Copy the data below word for word, omitting the pictures.

▶ _RECORDS FOR PROCESSING_
* * * * *
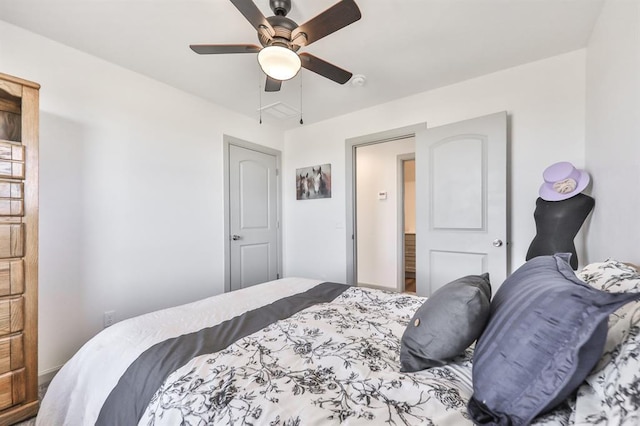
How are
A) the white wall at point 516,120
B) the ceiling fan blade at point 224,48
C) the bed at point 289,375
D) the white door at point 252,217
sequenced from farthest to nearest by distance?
the white door at point 252,217 → the white wall at point 516,120 → the ceiling fan blade at point 224,48 → the bed at point 289,375

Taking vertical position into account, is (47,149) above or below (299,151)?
below

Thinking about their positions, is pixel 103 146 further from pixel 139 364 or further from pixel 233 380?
pixel 233 380

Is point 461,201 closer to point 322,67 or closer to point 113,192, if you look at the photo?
point 322,67

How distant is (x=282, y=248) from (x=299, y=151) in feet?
* * * * *
▶ _REPLY TO THE EXERCISE_
How are
A) the white wall at point 516,120
B) the ceiling fan blade at point 224,48
C) the bed at point 289,375
D) the white door at point 252,217
sequenced from farthest to nearest by distance?
the white door at point 252,217 → the white wall at point 516,120 → the ceiling fan blade at point 224,48 → the bed at point 289,375

Taking vertical position into account, is (47,149) above or below (299,151)?
below

Thinking about their positions, is pixel 103 146 further from pixel 139 364 or further from pixel 233 380?
pixel 233 380

Is point 461,201 closer to point 322,67 or closer to point 113,192, if you look at the photo?
point 322,67

How distant is (x=282, y=248) from (x=299, y=151) in feet?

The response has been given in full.